◆ SHORT EXERCISE:
Update all of the material below by replacing "shooting position" with "camera position" and leaving every other word unchanged. Leave the pictures out of your answer.

### RECORDS PROVIDED

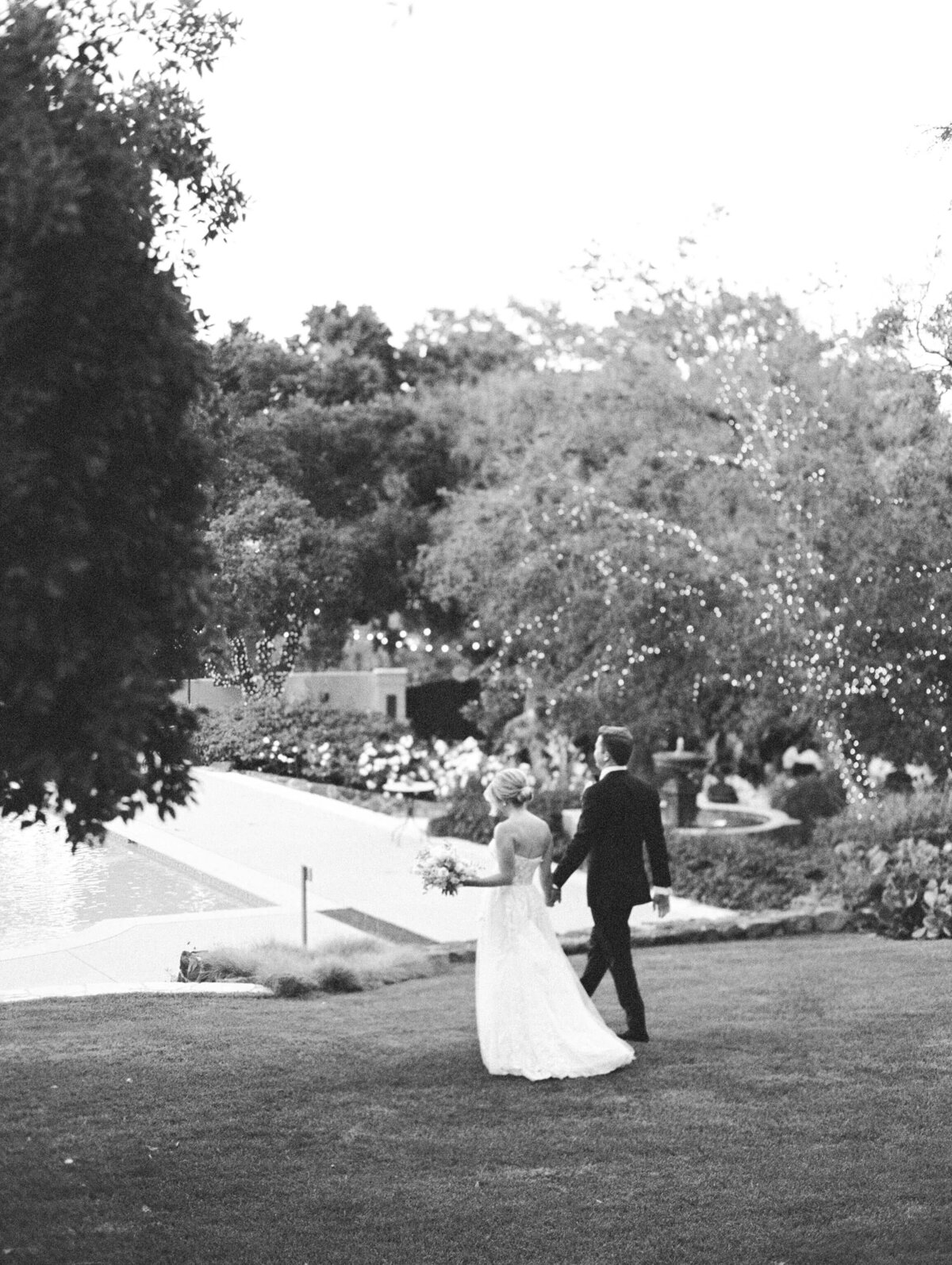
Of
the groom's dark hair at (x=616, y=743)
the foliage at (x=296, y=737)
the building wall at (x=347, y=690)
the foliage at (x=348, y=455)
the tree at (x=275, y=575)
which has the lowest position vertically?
the groom's dark hair at (x=616, y=743)

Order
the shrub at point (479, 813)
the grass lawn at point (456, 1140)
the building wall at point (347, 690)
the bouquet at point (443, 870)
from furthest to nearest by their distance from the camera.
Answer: the building wall at point (347, 690), the shrub at point (479, 813), the bouquet at point (443, 870), the grass lawn at point (456, 1140)

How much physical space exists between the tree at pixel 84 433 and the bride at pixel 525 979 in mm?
3125

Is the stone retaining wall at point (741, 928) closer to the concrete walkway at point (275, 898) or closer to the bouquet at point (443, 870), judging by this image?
the concrete walkway at point (275, 898)

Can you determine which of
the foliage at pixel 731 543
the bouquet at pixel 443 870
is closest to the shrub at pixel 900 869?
the foliage at pixel 731 543

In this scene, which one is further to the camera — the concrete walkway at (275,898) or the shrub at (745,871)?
the shrub at (745,871)

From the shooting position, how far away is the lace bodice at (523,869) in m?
7.56

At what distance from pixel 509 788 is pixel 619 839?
782mm

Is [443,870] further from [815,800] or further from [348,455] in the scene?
[348,455]

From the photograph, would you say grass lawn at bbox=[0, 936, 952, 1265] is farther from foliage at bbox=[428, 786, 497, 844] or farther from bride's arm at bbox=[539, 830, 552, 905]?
foliage at bbox=[428, 786, 497, 844]

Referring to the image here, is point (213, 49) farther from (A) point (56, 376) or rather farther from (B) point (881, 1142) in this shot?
(B) point (881, 1142)

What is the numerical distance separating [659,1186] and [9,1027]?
4.05 metres

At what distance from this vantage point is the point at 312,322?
115 feet

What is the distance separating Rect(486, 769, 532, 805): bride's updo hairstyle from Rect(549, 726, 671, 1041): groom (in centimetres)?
49

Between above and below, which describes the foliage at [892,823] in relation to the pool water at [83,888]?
above
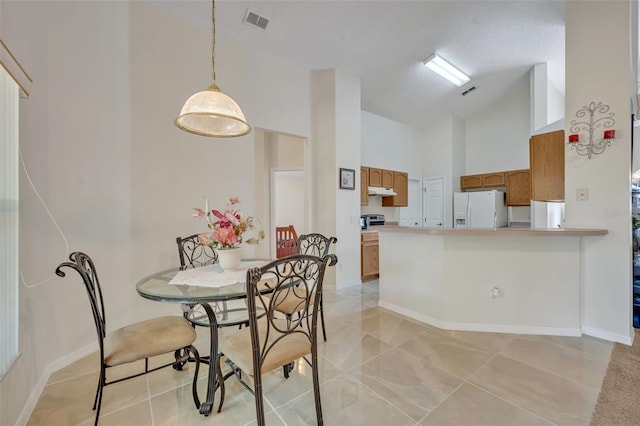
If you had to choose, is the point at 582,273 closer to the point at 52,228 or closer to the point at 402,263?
the point at 402,263

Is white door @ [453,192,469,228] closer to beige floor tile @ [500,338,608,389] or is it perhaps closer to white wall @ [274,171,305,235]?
beige floor tile @ [500,338,608,389]

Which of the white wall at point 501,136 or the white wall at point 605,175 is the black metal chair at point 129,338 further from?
the white wall at point 501,136

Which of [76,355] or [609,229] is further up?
[609,229]

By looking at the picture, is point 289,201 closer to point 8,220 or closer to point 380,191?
point 380,191

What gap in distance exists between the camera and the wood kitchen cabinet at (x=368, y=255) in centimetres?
451

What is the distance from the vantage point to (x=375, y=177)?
5375 mm

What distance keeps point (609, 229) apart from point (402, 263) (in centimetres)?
187

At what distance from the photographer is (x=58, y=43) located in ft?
7.08

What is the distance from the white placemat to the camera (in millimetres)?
1680

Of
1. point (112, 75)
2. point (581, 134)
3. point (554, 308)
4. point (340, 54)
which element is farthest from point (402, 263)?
point (112, 75)

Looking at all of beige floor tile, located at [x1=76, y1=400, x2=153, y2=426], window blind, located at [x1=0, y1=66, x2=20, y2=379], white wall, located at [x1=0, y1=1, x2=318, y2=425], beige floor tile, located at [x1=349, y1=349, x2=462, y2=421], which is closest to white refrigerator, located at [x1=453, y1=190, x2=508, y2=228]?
beige floor tile, located at [x1=349, y1=349, x2=462, y2=421]

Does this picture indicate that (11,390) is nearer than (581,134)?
Yes

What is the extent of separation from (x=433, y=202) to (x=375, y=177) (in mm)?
1920

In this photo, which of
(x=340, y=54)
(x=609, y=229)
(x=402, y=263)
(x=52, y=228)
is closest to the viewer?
(x=52, y=228)
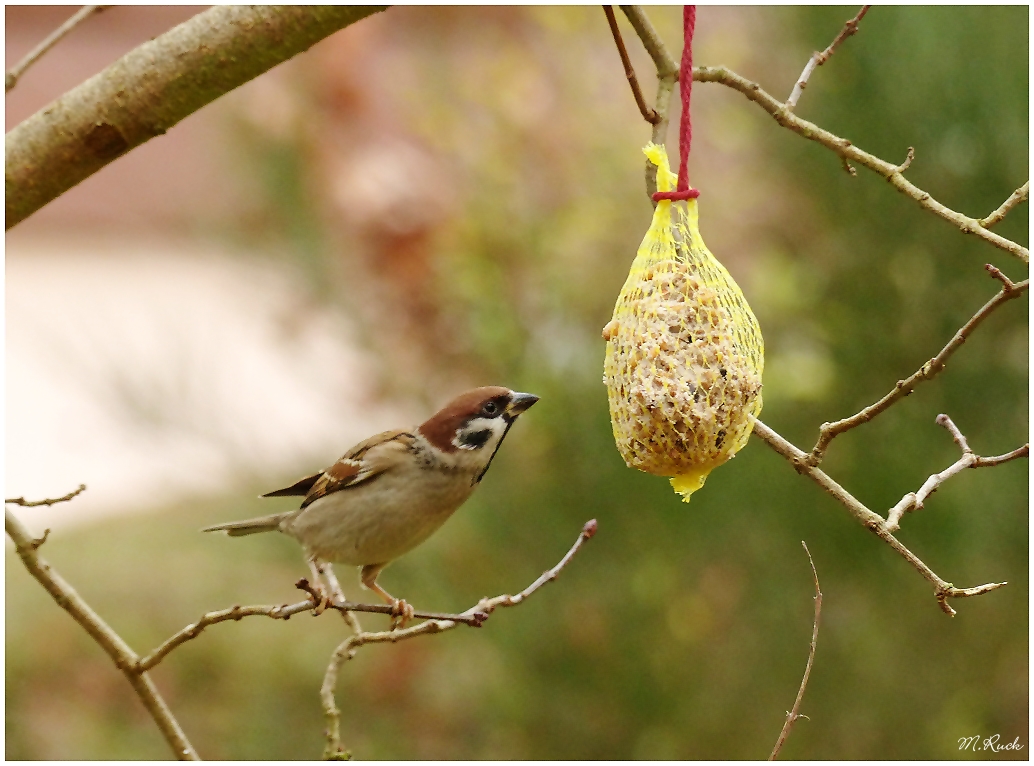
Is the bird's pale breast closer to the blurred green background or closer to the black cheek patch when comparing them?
the black cheek patch

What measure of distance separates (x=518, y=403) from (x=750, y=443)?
1.82 meters

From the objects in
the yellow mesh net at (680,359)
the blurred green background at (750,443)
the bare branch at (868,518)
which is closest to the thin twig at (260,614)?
the yellow mesh net at (680,359)

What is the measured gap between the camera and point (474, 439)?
2475 mm

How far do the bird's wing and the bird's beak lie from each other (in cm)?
31

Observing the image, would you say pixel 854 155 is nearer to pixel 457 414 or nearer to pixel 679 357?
pixel 679 357

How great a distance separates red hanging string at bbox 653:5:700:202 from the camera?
5.68 ft

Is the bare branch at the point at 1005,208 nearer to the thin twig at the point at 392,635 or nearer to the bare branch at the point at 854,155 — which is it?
the bare branch at the point at 854,155

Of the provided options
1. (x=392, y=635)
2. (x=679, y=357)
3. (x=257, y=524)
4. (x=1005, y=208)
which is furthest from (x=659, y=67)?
(x=257, y=524)

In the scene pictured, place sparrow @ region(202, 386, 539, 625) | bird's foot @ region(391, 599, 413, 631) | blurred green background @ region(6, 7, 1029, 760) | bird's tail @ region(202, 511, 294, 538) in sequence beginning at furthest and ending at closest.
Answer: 1. blurred green background @ region(6, 7, 1029, 760)
2. bird's tail @ region(202, 511, 294, 538)
3. sparrow @ region(202, 386, 539, 625)
4. bird's foot @ region(391, 599, 413, 631)

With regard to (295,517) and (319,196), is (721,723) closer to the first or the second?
(295,517)

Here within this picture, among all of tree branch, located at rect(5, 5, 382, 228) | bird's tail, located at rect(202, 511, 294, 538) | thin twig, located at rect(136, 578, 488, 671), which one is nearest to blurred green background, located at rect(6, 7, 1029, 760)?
bird's tail, located at rect(202, 511, 294, 538)

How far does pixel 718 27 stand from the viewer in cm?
534

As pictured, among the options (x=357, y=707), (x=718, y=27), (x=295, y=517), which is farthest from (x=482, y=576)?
(x=718, y=27)

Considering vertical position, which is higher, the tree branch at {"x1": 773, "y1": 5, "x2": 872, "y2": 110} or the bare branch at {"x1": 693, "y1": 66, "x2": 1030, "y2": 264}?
the tree branch at {"x1": 773, "y1": 5, "x2": 872, "y2": 110}
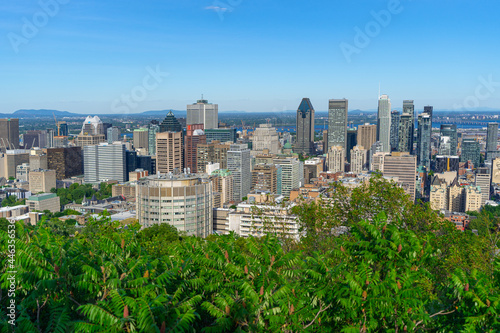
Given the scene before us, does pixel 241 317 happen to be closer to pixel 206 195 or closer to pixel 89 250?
pixel 89 250

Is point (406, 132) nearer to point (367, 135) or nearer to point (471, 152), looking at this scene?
point (367, 135)

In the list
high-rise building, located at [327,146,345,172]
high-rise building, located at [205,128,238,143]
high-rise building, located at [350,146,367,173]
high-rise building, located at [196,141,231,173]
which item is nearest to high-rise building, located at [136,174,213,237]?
high-rise building, located at [196,141,231,173]

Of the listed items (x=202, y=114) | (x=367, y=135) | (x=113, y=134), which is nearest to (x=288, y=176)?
(x=367, y=135)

######

◆ ANSWER FOR THE TASK:
Of
the groom's dark hair at (x=616, y=743)
the foliage at (x=296, y=737)
the building wall at (x=347, y=690)
the foliage at (x=348, y=455)
the tree at (x=275, y=575)
which has the lowest position vertically?
the groom's dark hair at (x=616, y=743)

Order
the shrub at point (479, 813)
the grass lawn at point (456, 1140)
the building wall at point (347, 690)
the bouquet at point (443, 870)
from furthest to nearest by their distance from the camera.
Answer: the building wall at point (347, 690), the shrub at point (479, 813), the bouquet at point (443, 870), the grass lawn at point (456, 1140)

How much physical space exists between the tree at pixel 84 433 and the bride at pixel 525 979 in mm?
3125

Is the stone retaining wall at point (741, 928) closer to the concrete walkway at point (275, 898) or closer to the bouquet at point (443, 870), judging by this image?
the concrete walkway at point (275, 898)

Can you determine which of
the foliage at pixel 731 543
the bouquet at pixel 443 870
is closest to the shrub at pixel 900 869?
the foliage at pixel 731 543

In this scene, which one is further to the camera — the concrete walkway at (275,898) or the shrub at (745,871)?
the shrub at (745,871)

From the camera position, how far away is the lace bodice at (523,869) in m?
7.56

At what distance from pixel 509 788 is pixel 619 839?
782mm

Is [443,870] further from [815,800] or further from [348,455] in the scene?
[348,455]

From the photograph, would you say grass lawn at bbox=[0, 936, 952, 1265] is farther from foliage at bbox=[428, 786, 497, 844] or farther from bride's arm at bbox=[539, 830, 552, 905]?
foliage at bbox=[428, 786, 497, 844]

Referring to the image here, is point (213, 49) farther from (A) point (56, 376) or rather farther from (B) point (881, 1142) in this shot?
(B) point (881, 1142)

What is the numerical distance separating [659,1186] and [9,1027]?
4.05 metres

At what distance from this vantage point is the point at 312,322?
115 feet

What is the distance separating Rect(486, 769, 532, 805): bride's updo hairstyle from Rect(549, 726, 671, 1041): groom (in centimetres)?
49

Between above and below, which describes the foliage at [892,823] in relation to the pool water at [83,888]?
above
If you had to choose, is the point at 582,273 closer to the point at 52,228 or closer to the point at 402,263?
the point at 402,263

Is white door @ [453,192,469,228] closer to beige floor tile @ [500,338,608,389] or is it perhaps closer to white wall @ [274,171,305,235]?
beige floor tile @ [500,338,608,389]

Which of the white wall at point 501,136 or the white wall at point 605,175 is the black metal chair at point 129,338 further from?
the white wall at point 501,136

Which of [76,355] or [609,229] is further up?
[609,229]

By looking at the picture, is point 289,201 closer to point 8,220 or closer to point 380,191?
point 380,191

What gap in distance exists between the camera and the wood kitchen cabinet at (x=368, y=255) in centimetres?
451

What is the distance from the vantage point to (x=375, y=177)?
5375 mm

What distance keeps point (609, 229) apart from point (402, 263) (in centimetres)?
187

At what distance from the photographer is (x=58, y=43) located in ft?
7.08

What is the distance from the white placemat to the camera (in millimetres)?
1680

Of
1. point (112, 75)
2. point (581, 134)
3. point (554, 308)
4. point (340, 54)
which element is farthest from point (402, 263)?
point (112, 75)

Looking at all of beige floor tile, located at [x1=76, y1=400, x2=153, y2=426], window blind, located at [x1=0, y1=66, x2=20, y2=379], white wall, located at [x1=0, y1=1, x2=318, y2=425], beige floor tile, located at [x1=349, y1=349, x2=462, y2=421], which is closest to white refrigerator, located at [x1=453, y1=190, x2=508, y2=228]?
beige floor tile, located at [x1=349, y1=349, x2=462, y2=421]

Does this picture indicate that (11,390) is nearer than (581,134)?
Yes

What is the extent of separation from (x=433, y=202) to (x=375, y=177) (in mm)?
1920

In this photo, which of
(x=340, y=54)
(x=609, y=229)
(x=402, y=263)
(x=52, y=228)
is closest to the viewer?
(x=52, y=228)
Is the bird's pale breast closer to the blurred green background or closer to the black cheek patch when comparing them?
the black cheek patch

What measure of distance separates (x=518, y=403) from (x=750, y=443)?
1.82 meters

From the objects in
the yellow mesh net at (680,359)
the blurred green background at (750,443)
the bare branch at (868,518)
which is closest to the thin twig at (260,614)?
the yellow mesh net at (680,359)

What is the measured gap between the camera and point (474, 439)?
2475 mm

How far do the bird's wing and the bird's beak lie from each other (in cm)?
31

Observing the image, would you say pixel 854 155 is nearer to pixel 457 414 or nearer to pixel 679 357?
pixel 679 357

How great a distance separates red hanging string at bbox 653:5:700:202 from the camera?
5.68 ft

Is the bare branch at the point at 1005,208 nearer to the thin twig at the point at 392,635 or nearer to the bare branch at the point at 854,155 — which is it?
the bare branch at the point at 854,155

Of the provided options
1. (x=392, y=635)
2. (x=679, y=357)
3. (x=257, y=524)
4. (x=1005, y=208)
which is furthest from (x=659, y=67)?
(x=257, y=524)

In the scene pictured, place sparrow @ region(202, 386, 539, 625) | bird's foot @ region(391, 599, 413, 631) | blurred green background @ region(6, 7, 1029, 760) | bird's tail @ region(202, 511, 294, 538) in sequence beginning at furthest and ending at closest.
Answer: 1. blurred green background @ region(6, 7, 1029, 760)
2. bird's tail @ region(202, 511, 294, 538)
3. sparrow @ region(202, 386, 539, 625)
4. bird's foot @ region(391, 599, 413, 631)

With regard to (295,517) and (319,196), is (721,723) closer to the first or the second?
(295,517)

Here within this picture, among all of tree branch, located at rect(5, 5, 382, 228) | bird's tail, located at rect(202, 511, 294, 538) | thin twig, located at rect(136, 578, 488, 671), which one is nearest to blurred green background, located at rect(6, 7, 1029, 760)?
bird's tail, located at rect(202, 511, 294, 538)

How far does pixel 718 27 stand from the viewer in cm?
534

As pictured, among the options (x=357, y=707), (x=718, y=27), (x=295, y=517), which is farthest from (x=482, y=576)?
(x=718, y=27)

Considering vertical position, which is higher, the tree branch at {"x1": 773, "y1": 5, "x2": 872, "y2": 110} or the bare branch at {"x1": 693, "y1": 66, "x2": 1030, "y2": 264}?
the tree branch at {"x1": 773, "y1": 5, "x2": 872, "y2": 110}
Given the scene before us, does pixel 241 317 happen to be closer to pixel 206 195 or closer to pixel 89 250?
pixel 89 250

Is point (406, 132) nearer to point (367, 135) or nearer to point (471, 152), looking at this scene?
point (367, 135)

In the list
high-rise building, located at [327,146,345,172]
high-rise building, located at [205,128,238,143]
high-rise building, located at [350,146,367,173]
high-rise building, located at [196,141,231,173]
which item is nearest to high-rise building, located at [136,174,213,237]?
high-rise building, located at [196,141,231,173]

Of the listed items (x=202, y=114) | (x=367, y=135) | (x=113, y=134), which is nearest to (x=288, y=176)?
(x=367, y=135)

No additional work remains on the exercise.